We have come to the really hard part: doing something to achieve these benefits. You and I must both stop postponing action—must stand up and do something about overpopulation. One thing we can do is to spread the word about how utterly important the advantages of having a small family are.
But that will only happen if take the time and the initiative to talk to, and write to, our friends and relatives, about this uncomfortable subject, all the while emphasizing the urgency of slowing overpopulation and the importance of keeping families small (for there is, unfortunately, only one way to lower population size humanely and that is to reduce family size).
Step one is getting the world to pay attention to how important small families are. And I believe that that will only transpire when people understand how enormous the advantages are of having fewer children.
So now comes the thing that is hardest for me, personally, to do: in the interests of full disclosure I must admit that although I love them individually, collectively, and in all of their combinations, I have four children.

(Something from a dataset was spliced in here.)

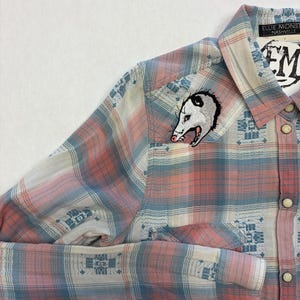 May include: A button-down plaid shirt in shades of pink, blue, and white. An embroidered opossum patch is on the chest. The shirt has a collar and long sleeves with buttoned cuffs. The label reads "Ellie Monsters Nashville".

I realize that in the eyes of most people, that gives me no right to offer any advice whatsoever about family size. However, my excuse is that all of my children were conceived before The Pill became broadly known and broadly available (I realize that, like all excuses, that’s pretty weak).
Each child was a triumph of biology over whatever form of birth control my wife and I were practicing at the time, and always because some previous technique had failed. But it is because of that history that I think what I have to say does have value and may be something that should not just be discarded out of hand. For I have noticed that if someone who has failed at something is willing to be honest about why they failed, their advice is likely to be more valuable than the advice of someone who succeeded at it. For example: I would rather hear about driver safety from someone who has survived an accident than from someone who’s never experienced one. (The corollary to that is that because I am in the latter category I realize that I know less about what strategy is likely to fail than those who have suffered the consequences of such failures.)

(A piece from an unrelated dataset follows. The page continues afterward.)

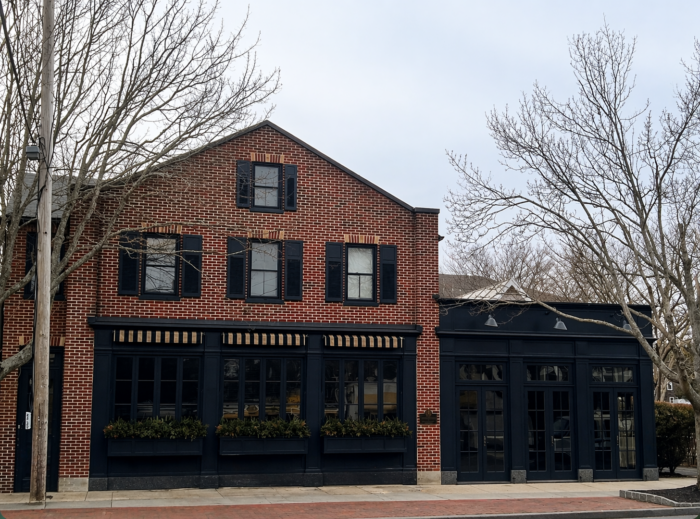 Exterior view of East Hampton Grill, a two-story red brick building with black shutters and trim, featuring large front windows, striped awnings, and window box planters. Bare trees frame the scene along a quiet street, giving it a refined, understated Hamptons feel in the off-season.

During the time that has passed since the years in which I was busy failing at non-reproduction, contraception has experienced several game-changing advances. The one that finally saved my wife and me was my getting a vasectomy (I couldn’t find a people-doctor willing to risk doing it as it was an illegal procedure at the time so I got a veterinarian to do it). It was as clear then, as it is now, that in any partnership it’s the man who should have such an operation; for we men only require a local anesthetic, whereas the equivalent operation for a woman requires a general anesthetic, and that can be life-threatening.

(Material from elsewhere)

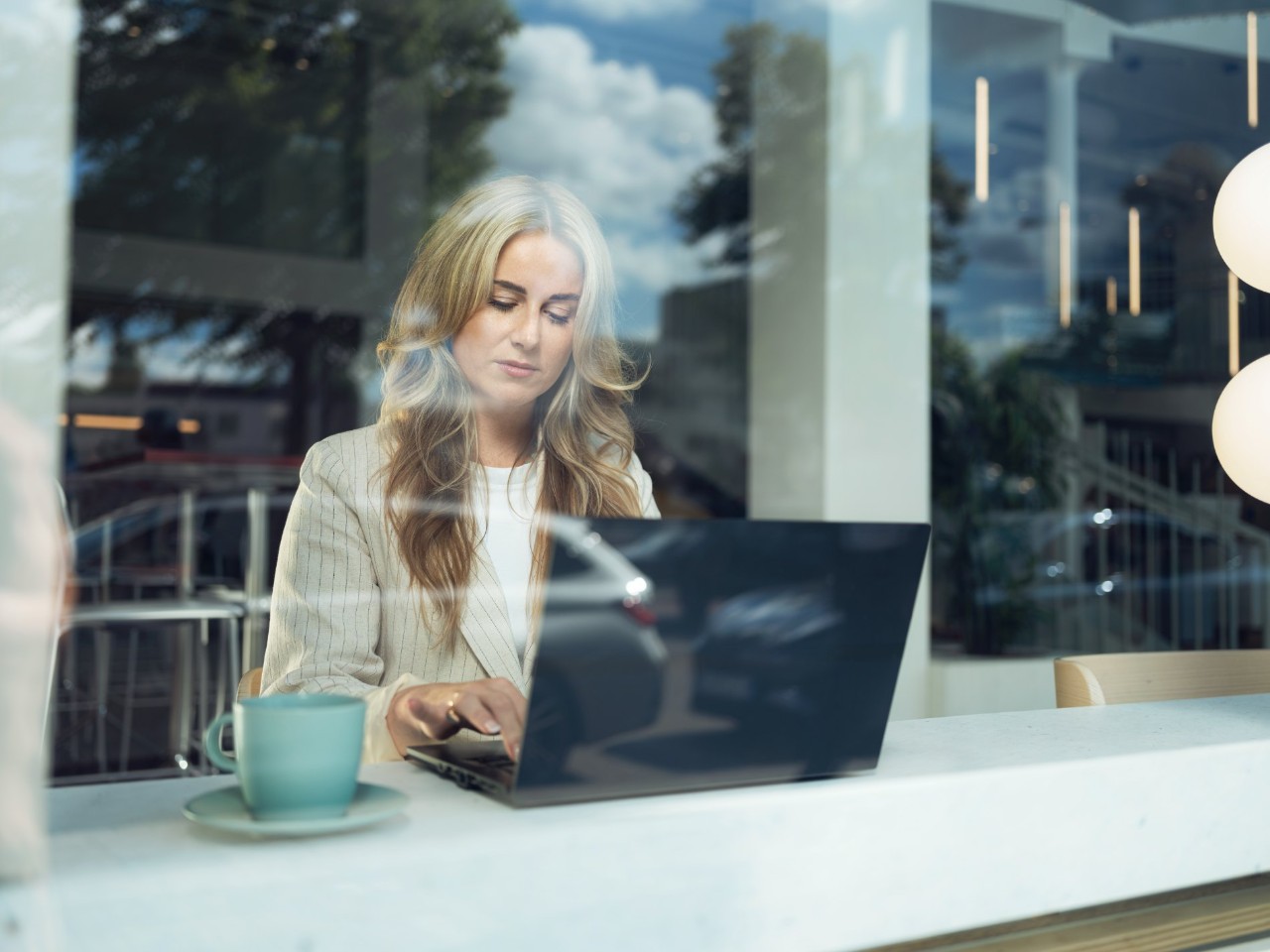 Chica rubia con un ordenador tras un cristal repasando los valores corporativos de Alphabet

My reason for offering this vivid example of too much information about one’s private life is to say that having personally experienced it I know that after a vasectomy sex is not less pleasurable, it is more pleasurable. You can’t detect any differences in sensations yet you now know there is no longer any danger that you’ll give your partner an unwanted pregnancy—something she appreciates as much as you do, and demonstrates by her reaction.
In summary:
Smaller families offer monumentally positive advantages, both for individuals and society. If enough people can be persuaded to experience those advantages, the problem of overpopulation can be solved—by advocating for the Two Step Program:
1) Offering women a free education.
2) Offering everyone free contraceptive materials plus free instruction in their use.
Given how many other problems will be lessened by ending overpopulation, I suggest that there is no greater mischief any dogma can create (religious, moralistic, or otherwise) than placing obstacles in the path of techniques whose goals are to reduce the human population without pressure.
The Two-Step Program achieves such a reduction and it is time for all of us to participate in promoting the goal of solving the population problem equitably by employing such techniques.